The Fusion SingleStar system includes a hub connected to the carriers' network (repeater or base station) at one end and to as many as eight remote antennae (or RAUs), which are placed throughout the building to distribute the wireless signals. One Fusion SingleStar hub can support 800/900MHz and 1,900 PCS carrier frequencies, covering the range of signals used by major cellular carriers within the U.S.
Fast, painless deployment
For the first phase of the deployment, Curtis targeted the eight-story, 325,000 square-foot building. The deployment included three Fusion SingleStar hubs located in a fifth-floor equipment room, 24 RAUs (three per 45,000 square-foot floor), and rooftop antennae that pulled in signals from nearby cellular towers operated by Cingular, Sprint, and Verizon. Thanks to Fusion SingleStar's use of standard CATV cabling to link its hubs with distributed antennas (or RAUs), a local networking cabling contractor was able to handle the installation.
"Our cabling contractor did everything except turn up the power and fine-tune the system," said Curtis. "Once everything was installed, LGC staff came out with the carriers, and they provisioned the system. It was a pretty simple installation – there were no disruptions."
As with other LGC Wireless deployments, the one at NI has worked flawlessly from day one. "Everybody is very, very pleased that they have great cell signals everywhere in the building," said Curtis. Now, employees and visitors can maintain contact with their wireless voice and data services at all times.
T-Mobile will be the next carrier to deliver coverage through the NI in-building system. Unlike the other three major carriers, T-Mobile will be installing a micro base station instead of a rooftop antenna. The base station will be linked to T-Mobile's network via a terrestrial T1 line. Having a local base station will give T-Mobile the ability to closely monitor traffic and manage its service over the network, and it eliminates the possibility that high traffic from the NI campus will draw too much capacity from the nearby external cell tower.
Curtis is already investigating an expansion of the deployment to the NI campus' five-story office building. When this occurs, LGC Wireless will install a new Fusion LS Main Hub in the eight-story building and tie that into two Fusion Expansion hubs supporting 16 RAUs in the smaller building using fiber between the buildings.
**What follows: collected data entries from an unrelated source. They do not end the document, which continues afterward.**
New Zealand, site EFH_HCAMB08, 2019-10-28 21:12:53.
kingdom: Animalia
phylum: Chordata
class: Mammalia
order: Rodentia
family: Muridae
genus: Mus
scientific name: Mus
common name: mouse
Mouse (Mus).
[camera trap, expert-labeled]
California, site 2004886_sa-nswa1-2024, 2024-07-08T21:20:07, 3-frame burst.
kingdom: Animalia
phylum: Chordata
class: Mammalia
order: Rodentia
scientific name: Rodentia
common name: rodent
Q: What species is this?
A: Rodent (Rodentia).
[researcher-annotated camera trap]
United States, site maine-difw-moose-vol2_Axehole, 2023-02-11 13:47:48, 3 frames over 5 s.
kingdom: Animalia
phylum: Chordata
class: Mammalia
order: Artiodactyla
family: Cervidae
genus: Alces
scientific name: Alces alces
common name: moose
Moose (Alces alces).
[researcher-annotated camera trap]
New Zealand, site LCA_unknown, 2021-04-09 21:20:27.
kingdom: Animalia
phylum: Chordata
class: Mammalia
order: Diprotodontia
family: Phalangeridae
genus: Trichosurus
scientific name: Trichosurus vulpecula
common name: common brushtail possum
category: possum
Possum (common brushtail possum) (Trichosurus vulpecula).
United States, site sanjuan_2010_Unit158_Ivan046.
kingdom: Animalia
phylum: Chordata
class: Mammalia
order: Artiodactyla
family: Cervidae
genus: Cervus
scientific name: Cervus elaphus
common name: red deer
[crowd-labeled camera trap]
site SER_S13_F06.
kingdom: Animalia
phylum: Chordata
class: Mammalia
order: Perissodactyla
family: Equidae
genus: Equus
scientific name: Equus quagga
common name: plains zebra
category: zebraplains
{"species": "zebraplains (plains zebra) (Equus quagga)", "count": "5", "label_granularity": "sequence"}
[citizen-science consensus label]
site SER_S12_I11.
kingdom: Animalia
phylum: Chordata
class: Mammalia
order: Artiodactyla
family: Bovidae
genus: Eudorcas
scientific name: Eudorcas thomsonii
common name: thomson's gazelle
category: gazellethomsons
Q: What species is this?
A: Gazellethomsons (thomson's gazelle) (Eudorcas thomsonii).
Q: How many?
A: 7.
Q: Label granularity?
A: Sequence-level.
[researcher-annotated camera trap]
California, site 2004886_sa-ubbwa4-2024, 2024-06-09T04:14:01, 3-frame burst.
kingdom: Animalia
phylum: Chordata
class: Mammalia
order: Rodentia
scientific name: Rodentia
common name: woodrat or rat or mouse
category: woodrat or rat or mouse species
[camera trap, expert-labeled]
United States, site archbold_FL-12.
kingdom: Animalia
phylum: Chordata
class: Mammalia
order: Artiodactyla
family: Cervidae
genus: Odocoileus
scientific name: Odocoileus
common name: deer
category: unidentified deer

This deployment will allow both buildings to be fed by the existing radio input sources (rooftop antennae and T-Mobile's base station) already provided by the carriers.
In the meantime, employees and visitors in the largest building at the NI corporate campus in Austin can now stay connected via their cellular phones, PDAs, and smart phones; while employees in the five-story office building have a solution on the horizon.
- 2,000 employees in two multi-story buildings using four different wireless carriers for cellular service.
- Frequent visitors and employees from remote offices using 325,000-square-foot main building for training and sales meetings.
- Inadequate cellular coverage due to poor geography and weak signals from external cellular towers.
- LGC Fusion SingleStar system in main building enables pervasive coverage with high performance everywhere.
- System supports all wireless carriers.
- Easy, cost-effective expansion to additional five-story building.